## What is being asked
Exactly and in full, give the records again.

## Data to examine
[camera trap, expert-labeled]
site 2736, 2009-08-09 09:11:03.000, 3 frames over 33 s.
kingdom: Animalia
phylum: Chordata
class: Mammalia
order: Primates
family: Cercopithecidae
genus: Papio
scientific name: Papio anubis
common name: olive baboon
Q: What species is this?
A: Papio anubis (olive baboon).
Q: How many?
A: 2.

## Output of the exercise
[camera trap, expert-labeled]
site 2736, 2009-08-09 09:11:03.000, 3 frames over 33 s.
kingdom: Animalia
phylum: Chordata
class: Mammalia
order: Primates
family: Cercopithecidae
genus: Papio
scientific name: Papio anubis
common name: olive baboon
Q: What species is this?
A: Papio anubis (olive baboon).
Q: How many?
A: 2.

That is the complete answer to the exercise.